Kolaka Memilih Pemimpin
Pemilihan Kepala Daerah (Pilkada) adalah momen yang di nanti-nantikan oleh masyarakat, sebab momen ini adalah momen demokrasi yang menempatkan masyarakat sebagai pemegang kekuasaan tertinggi dalam memilih pemimpinnya. Abraham Lincoln menyatakan bahwa demokrasi adalah pemerintahan dari rakyat, oleh rakyat dan untuk rakyat. Senada hal tersebut Aristoteles juga berpendapat bahwa demokrasi adalah pemerintahan di mana kekuasaan politik tertinggi berada di tangan rakyat.
27 November 2024 mendatang, negara kita Indonesia melalui daerah-daerahnya serentak melaksanakan pesta politik secara demokrasi, yaitu pemilihan kepala daerah (Pilkada). Pemilihan kepala daerah yang di laksanakan 5 tahun sekali juga dilakukan secara serentak tahun ini, tentunya memberikan kesempatan kepada seluruh masyarakat untuk memilih calon pemimpinya secara demokratis tanpa ada tekanan apalagi intervensi sistem.
Netralitas ASN
Kab. Kolaka termasuk salah satu daerah yang melaksanakan Pemilihan Kepala Daerah (Pilkada), namun melihat perkembangan akhir-akhir ini, pelaksanaan Pemilihan Kepala Daerah (Pilkada) di Kab. Kolaka, mengalami kondisi yang cukup memperhatikan dimana sistem pemerintahan di gunakan secara massif dan tersistematis berjalan untuk memenangkan paslon tertentu, tidak hanya sampai disitu sistem yang ada itu kemudian aktif di gunakan untuk melakukan aktivitas intervensi agar bagaimana menghegemoni masyarakat yang tujuannya adalah mensukseskan kemenangan paslon tertentu, hal tersebut berdasarkan dengan keterangan dan pernyataan para ketua-ketua RT/RW yang berada di beberapa wilayah Kab. Kolaka.

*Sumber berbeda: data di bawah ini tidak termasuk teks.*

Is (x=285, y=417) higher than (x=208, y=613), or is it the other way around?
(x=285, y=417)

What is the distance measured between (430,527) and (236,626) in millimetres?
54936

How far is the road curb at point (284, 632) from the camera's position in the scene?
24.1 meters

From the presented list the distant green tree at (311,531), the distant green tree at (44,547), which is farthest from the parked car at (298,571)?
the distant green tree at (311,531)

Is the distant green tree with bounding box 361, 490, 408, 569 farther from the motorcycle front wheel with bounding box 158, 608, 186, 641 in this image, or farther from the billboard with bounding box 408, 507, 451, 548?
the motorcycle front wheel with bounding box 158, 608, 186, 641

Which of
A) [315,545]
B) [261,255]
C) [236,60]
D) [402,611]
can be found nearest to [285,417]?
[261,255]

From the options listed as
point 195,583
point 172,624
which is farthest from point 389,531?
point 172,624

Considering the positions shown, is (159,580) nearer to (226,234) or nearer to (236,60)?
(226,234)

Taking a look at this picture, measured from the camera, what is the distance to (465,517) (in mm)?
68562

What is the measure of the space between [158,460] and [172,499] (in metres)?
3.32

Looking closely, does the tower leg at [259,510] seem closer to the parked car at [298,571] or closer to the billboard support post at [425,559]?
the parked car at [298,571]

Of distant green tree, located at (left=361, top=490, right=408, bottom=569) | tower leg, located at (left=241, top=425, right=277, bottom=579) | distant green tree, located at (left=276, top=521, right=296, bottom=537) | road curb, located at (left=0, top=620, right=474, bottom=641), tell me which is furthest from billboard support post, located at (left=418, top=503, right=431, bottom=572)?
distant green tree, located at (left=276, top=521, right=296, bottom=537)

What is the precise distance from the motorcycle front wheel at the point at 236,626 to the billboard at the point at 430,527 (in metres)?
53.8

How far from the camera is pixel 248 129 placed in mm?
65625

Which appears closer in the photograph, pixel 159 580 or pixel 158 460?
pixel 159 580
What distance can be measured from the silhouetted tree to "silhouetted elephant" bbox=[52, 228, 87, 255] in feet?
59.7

Penyebab ketidaknetralan Aparatur Sipil Negara (ASN), adalah untuk mengangkat kepentingan karir, mempertahankan kekuasaan, menjaga kekerabatan, intervensi tekanan atasan dan kurangnya kesadaran moralitas pada penerapan regulasi yang ada. Ketidaknetralan Aparatur Sipil Negara (ASN) terhadap proses pelaksanaan Pemilihan Kepala Daerah (Pilkada) adalah proses yang sangat merugikan Negara dan masyarakat, sebab para ASN tersebut tidak lagi berbicara tentang program-program prioritas yang di bawah oleh para calon untuk kepentingan masyarakat setempat, melainkan untuk kepentingan pribadi maupun kelompok-kelompok tertentu. Inilah pentingnya mengapa ASN harus bersifat netral pada setiap perhelatan-perhelatan politik.
Isu Sara
Isu Suku, Agama, Ras dan Antargolongan (Sara) adalah isu seksi dan menawan penggunaannya di momen-momen perhelatan politik. Penggunaan isu Sara dalam Pemilihan Kepala Daerah (Pilkada) adalah fenomena politik yang menggambarkan ketidakcakapan calon, tim, relawan dalam mensosialisasikan program-program calonnya, ketidakpedean para tim membawa calonnya untuk berkompetisi secara sehat serta ketidakyakinan menang para tim terhadap calon yang dibawahnya, yang tentu tujuannya adalah untuk menaikkan elektabilitas calonnya dan memblok atau menurunkan elektabilitas rivalnya, tanpa memperhatikan akibat bahayanya dari isu Sara ini.
Masyarakat jangan mudah terpengaruh apalagi terprovokasi dengan segala macam narasi ataupun isu-isu rendahan yang di giring oleh calon, tim, relawan ataupun simpatisan fanatik tertentu seperti mengangkat isu Suku, Agama, Ras dan antargolongan (Sara). Tentu narasi ini adalah narasi yang bertujuan untuk melakukan kampanye hitam (Balck Campaign) atau menjelekkan lawan politik, yang mana isu tersebut dapat menanam kebencian, membawa kehancuran, memecah belah persatuan dan kesatuan, merusak mental masyarakat serta mencederai masa depan anak-anak muda Kab. Kolaka.